Source extract.
A Full-Throttle Shift
The IMO’s climate strategy calls for reducing the carbon intensity of international shipping by at least 40 percent by 2030, compared to 2008 levels. (Carbon intensity is a measure of a ship’s CO2 emissions, linked to the amount of cargo carried over a voyage.) The U.N. agency also wants to cut the industry’s total annual emissions in half by 2050.
At a June meeting held over videoconference, IMO members adopted short-term measures that require existing ships to meet energy-efficiency standards, as well as improve their carbon intensity by 2 percent every year between 2023 and 2026. Environmental groups and other critics said the policies fell well short of what’s needed to meet the organization’s own ambitions—let alone limit warming to 1.5 degrees Celsius over pre-industrial times.
“What has been done up until now is like business-as-usual,” said Michael Prehn, who represents the Solomon Islands in IMO negotiations. “So somebody has to make a proposal that will actually do something.”
Industry analysts and even some prominent companies have backed pricing carbon emissions to accelerate investments, both in alternative fuels and the infrastructure required to produce, store, and distribute those fuels.
Trafigura, a global commodities trader, is pushing for a levy between $250 to $300 for every metric ton of carbon emitted—the amount researchers say is needed to overhaul the way ships operate. Maersk, the world’s largest container shipping line, has called for a $150 carbon tax. “Fossil fuels cannot keep being cheaper than green fuels,” said Søren Skou, Maersk’s CEO, in a LinkedIn post last month. An industry-led initiative aims for a $2 tax on every metric ton of marine fuel.
Such initiatives face strident opposition from other shipping companies and countries that rely on exports. Argentina, Brazil, and Saudi Arabia have warned that stronger climate policies will hurt their economies by making it more expensive to send food, metals, oil, and other commodities on ships. The Cook Islands, which depends on freighters for essential imports and inter-island transport, worries that it will raise the cost of living.

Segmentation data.
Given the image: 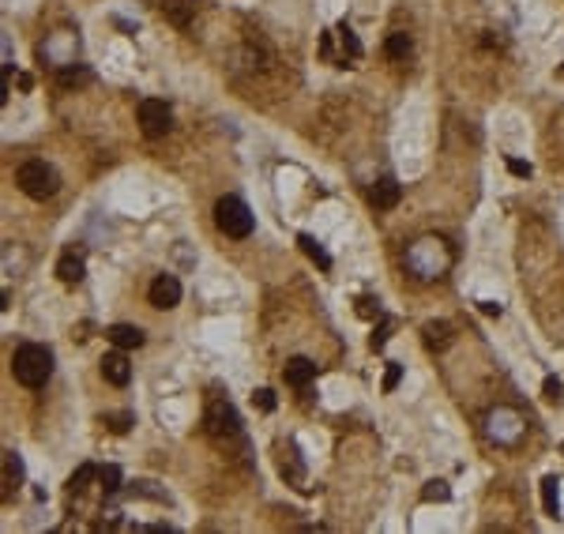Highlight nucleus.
Returning a JSON list of instances; mask_svg holds the SVG:
<instances>
[{
    "mask_svg": "<svg viewBox=\"0 0 564 534\" xmlns=\"http://www.w3.org/2000/svg\"><path fill=\"white\" fill-rule=\"evenodd\" d=\"M102 425H110L113 433H128L136 425V414H128V410H121V414H102Z\"/></svg>",
    "mask_w": 564,
    "mask_h": 534,
    "instance_id": "aec40b11",
    "label": "nucleus"
},
{
    "mask_svg": "<svg viewBox=\"0 0 564 534\" xmlns=\"http://www.w3.org/2000/svg\"><path fill=\"white\" fill-rule=\"evenodd\" d=\"M399 380H403V365L387 362V373H384V391H395V388H399Z\"/></svg>",
    "mask_w": 564,
    "mask_h": 534,
    "instance_id": "a878e982",
    "label": "nucleus"
},
{
    "mask_svg": "<svg viewBox=\"0 0 564 534\" xmlns=\"http://www.w3.org/2000/svg\"><path fill=\"white\" fill-rule=\"evenodd\" d=\"M214 226L233 237V241H241V237L252 234V211H248V203L241 200V196H222L219 203H214Z\"/></svg>",
    "mask_w": 564,
    "mask_h": 534,
    "instance_id": "7ed1b4c3",
    "label": "nucleus"
},
{
    "mask_svg": "<svg viewBox=\"0 0 564 534\" xmlns=\"http://www.w3.org/2000/svg\"><path fill=\"white\" fill-rule=\"evenodd\" d=\"M252 402H256L264 414H271V410H275V391H271V388H259L256 395H252Z\"/></svg>",
    "mask_w": 564,
    "mask_h": 534,
    "instance_id": "393cba45",
    "label": "nucleus"
},
{
    "mask_svg": "<svg viewBox=\"0 0 564 534\" xmlns=\"http://www.w3.org/2000/svg\"><path fill=\"white\" fill-rule=\"evenodd\" d=\"M508 170H512L515 177H530V173H534V170H530V162H519V158H508Z\"/></svg>",
    "mask_w": 564,
    "mask_h": 534,
    "instance_id": "cd10ccee",
    "label": "nucleus"
},
{
    "mask_svg": "<svg viewBox=\"0 0 564 534\" xmlns=\"http://www.w3.org/2000/svg\"><path fill=\"white\" fill-rule=\"evenodd\" d=\"M23 485V459H19V452L8 448L4 452V500L12 497V489Z\"/></svg>",
    "mask_w": 564,
    "mask_h": 534,
    "instance_id": "9b49d317",
    "label": "nucleus"
},
{
    "mask_svg": "<svg viewBox=\"0 0 564 534\" xmlns=\"http://www.w3.org/2000/svg\"><path fill=\"white\" fill-rule=\"evenodd\" d=\"M15 184H19V192H23V196H30V200H49V196H57L60 177H57V170H53V166L30 158V162H23V166L15 170Z\"/></svg>",
    "mask_w": 564,
    "mask_h": 534,
    "instance_id": "f03ea898",
    "label": "nucleus"
},
{
    "mask_svg": "<svg viewBox=\"0 0 564 534\" xmlns=\"http://www.w3.org/2000/svg\"><path fill=\"white\" fill-rule=\"evenodd\" d=\"M12 373L23 388H46L49 376H53V354L49 346H38V343H23L19 350L12 354Z\"/></svg>",
    "mask_w": 564,
    "mask_h": 534,
    "instance_id": "f257e3e1",
    "label": "nucleus"
},
{
    "mask_svg": "<svg viewBox=\"0 0 564 534\" xmlns=\"http://www.w3.org/2000/svg\"><path fill=\"white\" fill-rule=\"evenodd\" d=\"M421 335H425V346H429V350H444V346L451 343V324L429 320L425 328H421Z\"/></svg>",
    "mask_w": 564,
    "mask_h": 534,
    "instance_id": "ddd939ff",
    "label": "nucleus"
},
{
    "mask_svg": "<svg viewBox=\"0 0 564 534\" xmlns=\"http://www.w3.org/2000/svg\"><path fill=\"white\" fill-rule=\"evenodd\" d=\"M421 500L425 504H444V500H451V489H448V482H425V489H421Z\"/></svg>",
    "mask_w": 564,
    "mask_h": 534,
    "instance_id": "a211bd4d",
    "label": "nucleus"
},
{
    "mask_svg": "<svg viewBox=\"0 0 564 534\" xmlns=\"http://www.w3.org/2000/svg\"><path fill=\"white\" fill-rule=\"evenodd\" d=\"M560 482H557V478H546V482H541V508H546V516H553V519H557L560 516V489H557Z\"/></svg>",
    "mask_w": 564,
    "mask_h": 534,
    "instance_id": "4468645a",
    "label": "nucleus"
},
{
    "mask_svg": "<svg viewBox=\"0 0 564 534\" xmlns=\"http://www.w3.org/2000/svg\"><path fill=\"white\" fill-rule=\"evenodd\" d=\"M478 309H482L485 316H501V305H496V301H478Z\"/></svg>",
    "mask_w": 564,
    "mask_h": 534,
    "instance_id": "c85d7f7f",
    "label": "nucleus"
},
{
    "mask_svg": "<svg viewBox=\"0 0 564 534\" xmlns=\"http://www.w3.org/2000/svg\"><path fill=\"white\" fill-rule=\"evenodd\" d=\"M60 87H79V83H91V72L86 68H60Z\"/></svg>",
    "mask_w": 564,
    "mask_h": 534,
    "instance_id": "4be33fe9",
    "label": "nucleus"
},
{
    "mask_svg": "<svg viewBox=\"0 0 564 534\" xmlns=\"http://www.w3.org/2000/svg\"><path fill=\"white\" fill-rule=\"evenodd\" d=\"M98 482H102V493L105 497H117V493H121V466H102V471H98Z\"/></svg>",
    "mask_w": 564,
    "mask_h": 534,
    "instance_id": "dca6fc26",
    "label": "nucleus"
},
{
    "mask_svg": "<svg viewBox=\"0 0 564 534\" xmlns=\"http://www.w3.org/2000/svg\"><path fill=\"white\" fill-rule=\"evenodd\" d=\"M339 42H342V49H346V57H361V42H357V34L346 23H339Z\"/></svg>",
    "mask_w": 564,
    "mask_h": 534,
    "instance_id": "412c9836",
    "label": "nucleus"
},
{
    "mask_svg": "<svg viewBox=\"0 0 564 534\" xmlns=\"http://www.w3.org/2000/svg\"><path fill=\"white\" fill-rule=\"evenodd\" d=\"M102 376L110 380L113 388H124L128 380H132V365H128V357L121 354V346H117L113 354H105V357H102Z\"/></svg>",
    "mask_w": 564,
    "mask_h": 534,
    "instance_id": "0eeeda50",
    "label": "nucleus"
},
{
    "mask_svg": "<svg viewBox=\"0 0 564 534\" xmlns=\"http://www.w3.org/2000/svg\"><path fill=\"white\" fill-rule=\"evenodd\" d=\"M83 275H86V267H83V256H75V253H64L60 260H57V279L60 282H83Z\"/></svg>",
    "mask_w": 564,
    "mask_h": 534,
    "instance_id": "f8f14e48",
    "label": "nucleus"
},
{
    "mask_svg": "<svg viewBox=\"0 0 564 534\" xmlns=\"http://www.w3.org/2000/svg\"><path fill=\"white\" fill-rule=\"evenodd\" d=\"M399 196H403V189H399L395 177H380L368 189V203L376 207V211H392V207L399 203Z\"/></svg>",
    "mask_w": 564,
    "mask_h": 534,
    "instance_id": "6e6552de",
    "label": "nucleus"
},
{
    "mask_svg": "<svg viewBox=\"0 0 564 534\" xmlns=\"http://www.w3.org/2000/svg\"><path fill=\"white\" fill-rule=\"evenodd\" d=\"M169 125H173V113H169V106L162 102V98H143V102H139V128H143L147 139L166 136Z\"/></svg>",
    "mask_w": 564,
    "mask_h": 534,
    "instance_id": "39448f33",
    "label": "nucleus"
},
{
    "mask_svg": "<svg viewBox=\"0 0 564 534\" xmlns=\"http://www.w3.org/2000/svg\"><path fill=\"white\" fill-rule=\"evenodd\" d=\"M541 395H546L549 402H560L564 399V384L557 376H546V384H541Z\"/></svg>",
    "mask_w": 564,
    "mask_h": 534,
    "instance_id": "5701e85b",
    "label": "nucleus"
},
{
    "mask_svg": "<svg viewBox=\"0 0 564 534\" xmlns=\"http://www.w3.org/2000/svg\"><path fill=\"white\" fill-rule=\"evenodd\" d=\"M105 339L113 346H121V350H136V346H143V328H136V324H113L105 331Z\"/></svg>",
    "mask_w": 564,
    "mask_h": 534,
    "instance_id": "1a4fd4ad",
    "label": "nucleus"
},
{
    "mask_svg": "<svg viewBox=\"0 0 564 534\" xmlns=\"http://www.w3.org/2000/svg\"><path fill=\"white\" fill-rule=\"evenodd\" d=\"M94 478H98V466H94V463H83L79 471H75V474L68 478V489H72V493H83V489L91 485Z\"/></svg>",
    "mask_w": 564,
    "mask_h": 534,
    "instance_id": "f3484780",
    "label": "nucleus"
},
{
    "mask_svg": "<svg viewBox=\"0 0 564 534\" xmlns=\"http://www.w3.org/2000/svg\"><path fill=\"white\" fill-rule=\"evenodd\" d=\"M297 245H301V248H305V256H309V260H316V264H320L323 271H331V256H328V253H323V248H320L316 241H312V237H309V234H301V237H297Z\"/></svg>",
    "mask_w": 564,
    "mask_h": 534,
    "instance_id": "6ab92c4d",
    "label": "nucleus"
},
{
    "mask_svg": "<svg viewBox=\"0 0 564 534\" xmlns=\"http://www.w3.org/2000/svg\"><path fill=\"white\" fill-rule=\"evenodd\" d=\"M203 429H207V437L214 444H222V448H230L245 437L241 433V418H237V410L230 402H211L207 414H203Z\"/></svg>",
    "mask_w": 564,
    "mask_h": 534,
    "instance_id": "20e7f679",
    "label": "nucleus"
},
{
    "mask_svg": "<svg viewBox=\"0 0 564 534\" xmlns=\"http://www.w3.org/2000/svg\"><path fill=\"white\" fill-rule=\"evenodd\" d=\"M147 298H150V305H155V309H173V305L181 301V282L173 279V275H158L155 282H150Z\"/></svg>",
    "mask_w": 564,
    "mask_h": 534,
    "instance_id": "423d86ee",
    "label": "nucleus"
},
{
    "mask_svg": "<svg viewBox=\"0 0 564 534\" xmlns=\"http://www.w3.org/2000/svg\"><path fill=\"white\" fill-rule=\"evenodd\" d=\"M282 376H286L290 388H305L312 376H316V365L309 362V357H290L286 369H282Z\"/></svg>",
    "mask_w": 564,
    "mask_h": 534,
    "instance_id": "9d476101",
    "label": "nucleus"
},
{
    "mask_svg": "<svg viewBox=\"0 0 564 534\" xmlns=\"http://www.w3.org/2000/svg\"><path fill=\"white\" fill-rule=\"evenodd\" d=\"M373 312H380V301H373V298L357 301V316H373Z\"/></svg>",
    "mask_w": 564,
    "mask_h": 534,
    "instance_id": "bb28decb",
    "label": "nucleus"
},
{
    "mask_svg": "<svg viewBox=\"0 0 564 534\" xmlns=\"http://www.w3.org/2000/svg\"><path fill=\"white\" fill-rule=\"evenodd\" d=\"M387 57L392 61H406L410 49H414V42H410V34H403V30H395V34H387Z\"/></svg>",
    "mask_w": 564,
    "mask_h": 534,
    "instance_id": "2eb2a0df",
    "label": "nucleus"
},
{
    "mask_svg": "<svg viewBox=\"0 0 564 534\" xmlns=\"http://www.w3.org/2000/svg\"><path fill=\"white\" fill-rule=\"evenodd\" d=\"M387 331H392V320H380V328L373 331V339H368V346H373V350H384V343H387Z\"/></svg>",
    "mask_w": 564,
    "mask_h": 534,
    "instance_id": "b1692460",
    "label": "nucleus"
}]
</instances>
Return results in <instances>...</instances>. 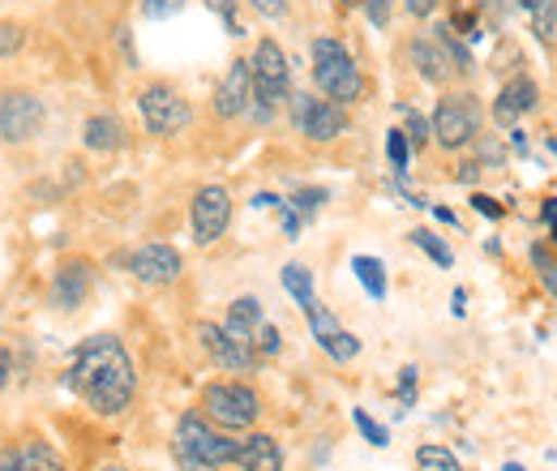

Written exercise.
Using the passage on shipping emissions, answer each question.
1. By how much does the IMO's climate strategy aim to reduce the carbon intensity of international shipping by 2030, compared to 2008 levels?
2. What carbon tax has Maersk called for?
3. Which three countries have warned that stronger climate policies will hurt their economies?

Expected output.
1. By at least 40 percent.
2. A $150 carbon tax.
3. Argentina, Brazil, and Saudi Arabia.